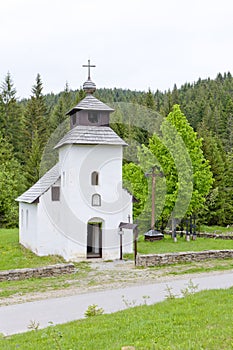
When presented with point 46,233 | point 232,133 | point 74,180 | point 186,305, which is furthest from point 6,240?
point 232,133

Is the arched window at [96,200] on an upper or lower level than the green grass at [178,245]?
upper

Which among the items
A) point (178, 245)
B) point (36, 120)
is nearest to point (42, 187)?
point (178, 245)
================================
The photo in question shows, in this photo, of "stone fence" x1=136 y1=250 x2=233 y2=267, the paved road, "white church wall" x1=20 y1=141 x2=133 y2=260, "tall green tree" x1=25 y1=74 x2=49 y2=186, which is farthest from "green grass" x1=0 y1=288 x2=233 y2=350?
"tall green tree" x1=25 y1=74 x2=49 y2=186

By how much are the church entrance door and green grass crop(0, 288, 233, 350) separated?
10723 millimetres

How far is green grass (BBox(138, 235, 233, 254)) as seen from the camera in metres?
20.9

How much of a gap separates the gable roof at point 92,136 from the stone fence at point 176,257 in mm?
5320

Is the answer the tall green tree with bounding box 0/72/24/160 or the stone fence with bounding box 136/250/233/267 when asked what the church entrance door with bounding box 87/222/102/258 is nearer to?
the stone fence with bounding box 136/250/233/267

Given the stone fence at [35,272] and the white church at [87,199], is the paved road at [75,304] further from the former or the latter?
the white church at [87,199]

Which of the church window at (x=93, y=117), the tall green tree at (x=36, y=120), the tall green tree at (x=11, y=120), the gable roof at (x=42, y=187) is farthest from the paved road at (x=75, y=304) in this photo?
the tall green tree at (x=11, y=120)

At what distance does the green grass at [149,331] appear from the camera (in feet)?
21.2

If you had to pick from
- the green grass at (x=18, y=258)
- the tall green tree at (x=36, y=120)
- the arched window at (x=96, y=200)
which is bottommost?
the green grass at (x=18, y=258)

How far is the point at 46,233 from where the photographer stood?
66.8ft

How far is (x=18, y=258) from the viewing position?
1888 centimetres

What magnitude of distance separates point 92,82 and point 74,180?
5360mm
================================
Collect every line of the items above that contains the word "this", copying each line in full.

:: TASK OUTPUT ::
The photo in question shows, in this photo, of "stone fence" x1=136 y1=250 x2=233 y2=267, the paved road, "white church wall" x1=20 y1=141 x2=133 y2=260, "tall green tree" x1=25 y1=74 x2=49 y2=186, which is farthest from "green grass" x1=0 y1=288 x2=233 y2=350?
Which of the church window at (x=93, y=117), the tall green tree at (x=36, y=120), the tall green tree at (x=11, y=120), the gable roof at (x=42, y=187) is farthest from the paved road at (x=75, y=304) in this photo?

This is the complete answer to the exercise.